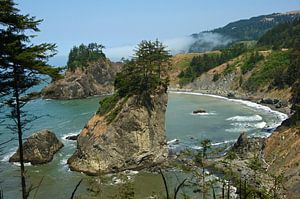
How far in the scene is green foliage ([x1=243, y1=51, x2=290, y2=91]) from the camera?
349 ft

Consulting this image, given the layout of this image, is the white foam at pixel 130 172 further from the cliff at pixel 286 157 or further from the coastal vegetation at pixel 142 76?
the cliff at pixel 286 157

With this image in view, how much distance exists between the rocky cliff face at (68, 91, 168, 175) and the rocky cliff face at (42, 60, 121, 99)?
66.0 m

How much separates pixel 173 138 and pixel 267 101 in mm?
42888

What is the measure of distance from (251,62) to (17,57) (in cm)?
11586

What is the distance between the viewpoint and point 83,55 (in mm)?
131250


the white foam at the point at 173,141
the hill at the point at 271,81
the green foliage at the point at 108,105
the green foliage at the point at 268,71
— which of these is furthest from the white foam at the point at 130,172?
the green foliage at the point at 268,71

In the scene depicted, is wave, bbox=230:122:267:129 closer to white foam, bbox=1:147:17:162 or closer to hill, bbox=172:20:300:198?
hill, bbox=172:20:300:198

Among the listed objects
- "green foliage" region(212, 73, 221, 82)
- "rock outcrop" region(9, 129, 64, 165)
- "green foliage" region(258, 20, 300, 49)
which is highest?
"green foliage" region(258, 20, 300, 49)

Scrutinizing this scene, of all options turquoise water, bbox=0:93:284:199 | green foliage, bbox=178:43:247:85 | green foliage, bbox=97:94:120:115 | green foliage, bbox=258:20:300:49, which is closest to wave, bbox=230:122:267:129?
turquoise water, bbox=0:93:284:199

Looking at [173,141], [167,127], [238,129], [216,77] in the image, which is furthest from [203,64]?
[173,141]

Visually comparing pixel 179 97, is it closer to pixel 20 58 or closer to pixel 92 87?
pixel 92 87

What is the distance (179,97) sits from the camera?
117 m

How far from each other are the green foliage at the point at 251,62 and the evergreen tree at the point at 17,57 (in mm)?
110871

• **THE EXERCISE**: Report how many lines of the records contain the word "green". Give only the number.

• **ANSWER FOR THIS EXERCISE**: 9